Dr Lowe pointed out that in contrast to previous housing market falls driven by weaker economic conditions and/or rising interest rates, neither had caused the current downturn.
“The origins of the current correction in prices do not lie in interest rates and unemployment,” he observed.
“Rather, they largely lie in the inflexibility of the supply side of the housing market in response to large shifts in population growth.”
But Dr Lowe said low interest rates and government policies supportive of investors, such as negative gearing and the 50 per cent capital gains tax discount, did add to speculative demand once prices were on their way up, magnifying the price rises.
“The strong demand from investors had its roots in the population dynamics,” he argued.
“Low interest rates and favourable tax treatment added to the attraction of investing in an appreciating asset.”

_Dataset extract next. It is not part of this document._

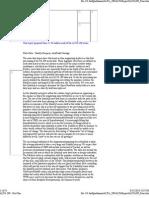 High, Clif - ALTA Report Vol. 22 - 1 - Part One (2008.05.11) [Estimated] (Eng) (PDF) [ALTA 209 - PART ONE]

RBA says Hayne not to blame for house price falls
Many analysts have attributed a large part of the responsibility for house price falls to tighter lending standards, but Dr Lowe downplayed this effect.
“The RBA’s liaison suggests that, on average, the maximum loan size offered to new borrowers has fallen by around 20 per cent since 2015,” he said.
“Even so, only around 10 per cent of people borrow the maximum they are offered.
“Sensibly, most people borrow less than what they are offered, so the effect of this reduction in borrowing capacity has not been particularly large.”
Despite this, Dr Lowe admitted that some banks may have gone too far in tightening their home loan application processes.
“This meant that credit conditions tightened more than was probably required. Now, as lenders continue to seek the right balance, we need to remember that it is important that banks are prepared to take credit risk,” he added.
Dr Lowe said, ultimately, the fall in home prices would end when enough owner-occupiers saw value in the market, with investors likely to be sidelined for some time yet.
“Over recent times, the number of people reporting that an investment in real estate is the wisest place for their savings has fallen significantly. So, it is not surprising that there are fewer investors in the market,” he observed.
“At the same time, the number of people saying it is a good time to buy a home has increased.
“Lower prices draw more people in and, eventually, this helps stabilise the market. So it is worth closely watching these shifts in sentiment.”
Housing downturn’s effect on the economy
Dr Lowe said a key area of interest for the bank was what effect the fall in house prices might have on consumer spending, which makes up around 60 per cent of the economy.
The RBA governor said staff at the bank had done economic modelling to try and estimate the effect.
“They estimate that a 10 per cent increase in net housing wealth raises the level of consumption by around 0.75 per cent in the short run and by 1.5 per cent in the longer run,” he revealed.
“They find that it is highest for spending on motor vehicles and household furnishings and that for many other types of spending the effect is not significantly different from zero.”
This wealth effect appears to be showing up in some economic data, with new car sales falling in 2018 and motor vehicle imports slumping in recent ABS data.
However, Dr Lowe added that the so-called “wealth effect” may not have increased spending as much while house prices were rising on the east coast over the past five years or so, and therefore may not lower spending as much as real estate values fall.
“Over recent years, households have been injecting substantial equity into housing and have not been using the higher housing prices to borrow to support their other spending,” he observed.
“This is in contrast to the period around the turn of the century, when households were withdrawing equity.”
Nonetheless, it is clear that the Reserve Bank has seriously contemplated the ability of Australia’s economy and financial system to withstand a severe house prices crash of the kind seen in the United States and elsewhere during the global financial crisis.
“In 2017, APRA assessed the ability of Australian banks to withstand a severe stress scenario, in which housing prices declined by 35 per cent over three years, GDP declined by 4 per cent and the unemployment rate increased to more than 10 per cent,” Dr Lowe said.
“The estimated impact on bank profitability was substantial, but importantly, bank capital remained above regulatory minimum levels. This provides reassurance that the adjustment in our housing market is not a financial stability issue.
“We have not experienced the very loose lending practices that were common in the United States before the housing crash there a decade ago. Nor have we seen significant overbuilding around the country.”